Text provided:
▼

Future driver assistance systems will rely on a variety of sensors, including camera-based systems, to achieve an optimal perception of a vehicle's surroundings. With increasing resolutions and the inevitable real-time requirements of these safety-relevant systems, multi-camera setups demand processing performances and data rates that cannot be satisfied by current standard PC components. To meet these requirements, this paper presents a flex-ible FPGA-based design approach for a central onboard image preprocessing unit, which offloads computation intensive tasks to a dedicated FPGA accelerator platform with support for real-time execution.

#### 1 Introduction

One challenging goal of next generation driver assistance systems will be the complete digital reconstruction of a vehicle's environment in real-time. In addition to commonly used sensors like radar or ultrasonic-based systems, a visual perception of the environment will be required to obtain a maximum amount of information. The corresponding sensor systems are based on different camera configurations. Usually, front view cameras are used for applications such as lane departure warning or generic object detection. In order to obtain a complete 360 degree view of a vehicle's surroundings, additional systems composed of four cameras are used. The increasing number of cameras means a significant increase in the amount of data to be processed. For example, even for small resolutions of  $512 \times 512$  pixels with 8-bit color depth, a stereo system combined with a surround view setup produces a data rate of 377 Mbit/s for an image frequency of 30 frames per second. To handle such data rates, high performance electronic control units (ECU) are required.

In contrast to the required processing performance, the power budget in cars is very limited. Therefore, these ECUs must be designed for energy efficiency. This also supports the goal of reducing the overall carbon dioxide output, which is increasing in importance in the automotive development process.

Image processing algorithms for driver assistance systems can be divided in different classes starting with the image retrieval process and image restoration tasks. Image extraction is the next logical step and is used to reduce the amount of data. This step is then typically followed by a classification. Especially the algorithms for image restoration and image extraction can be chained as a processing graph. Figure 1 shows an example for a pre-processing algorithm graph, which is a typical part of a camera-based driver assistance system. The acquired image stream is processed by each node of the graph and streamed to each successor nodes.

▲

Stated exercise 1:
Transcribe the part of the text on camera-based driver assistance systems that opens with the words containing "In contrast to" and closes with "automotive development process.".
Stated exercise 2:
List, in the order given, the classes of image processing algorithms that the text on camera-based driver assistance systems names for these systems.
Stated exercise 3:
Answer these questions from the text on camera-based driver assistance systems:
(a) What data rate does the stereo and surround view example produce at 30 frames per second?
(b) How many cameras make up the additional systems used for a complete 360 degree view?
(c) What does the text say about the power budget in cars?

Dataset content:
▼

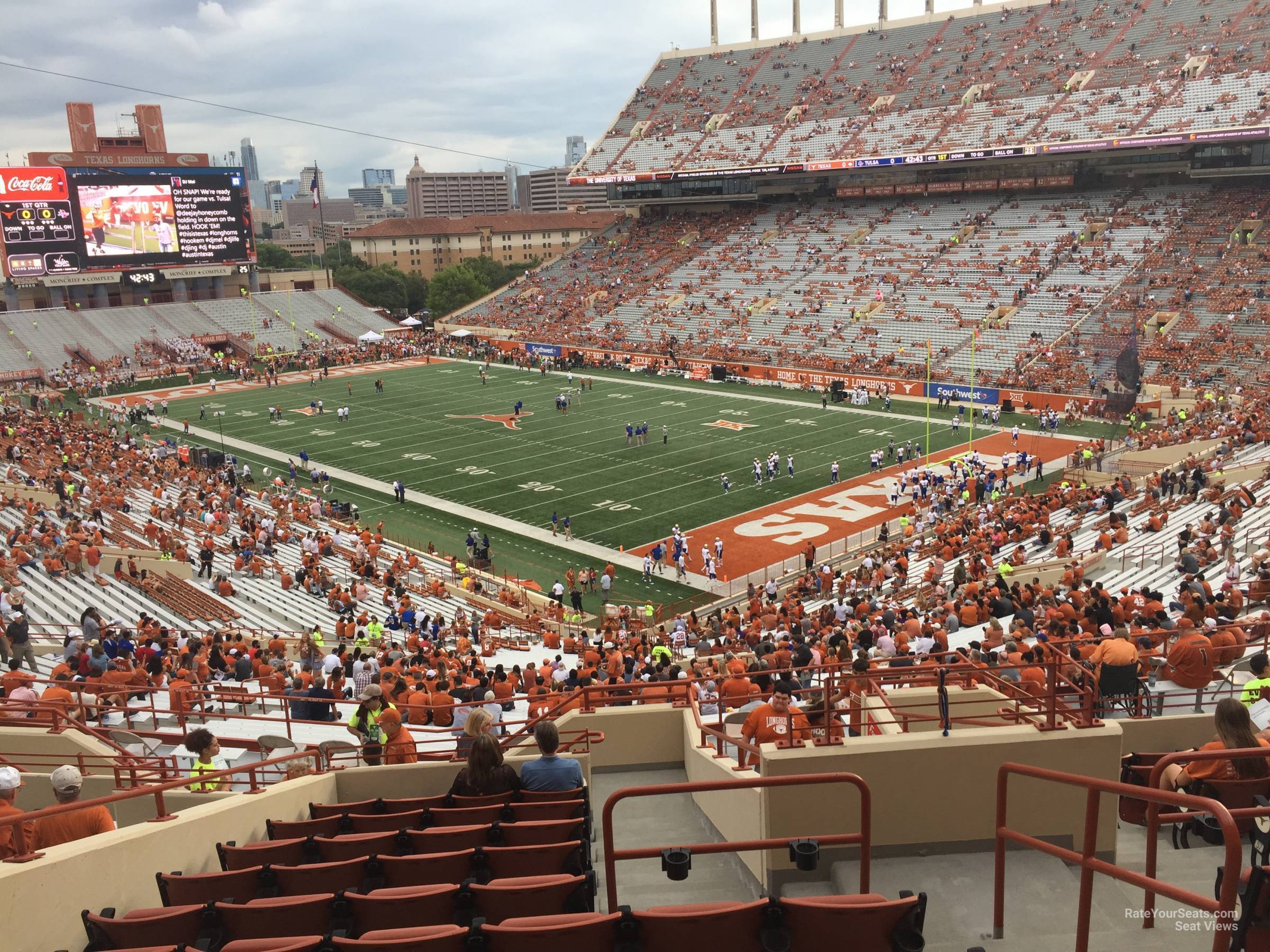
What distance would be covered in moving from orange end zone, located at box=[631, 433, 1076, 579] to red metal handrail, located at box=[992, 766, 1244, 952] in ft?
63.3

▲

Correct result 1:
In contrast to the required processing performance, the power budget in cars is very limited. Therefore, these ECUs must be designed for energy efficiency. This also supports the goal of reducing the overall carbon dioxide output, which is increasing in importance in the automotive development process.

Correct result 2:
Image retrieval
Image restoration
Image extraction
Classification

Correct result 3:
(a) 377 Mbit/s
(b) Four
(c) It is very limited.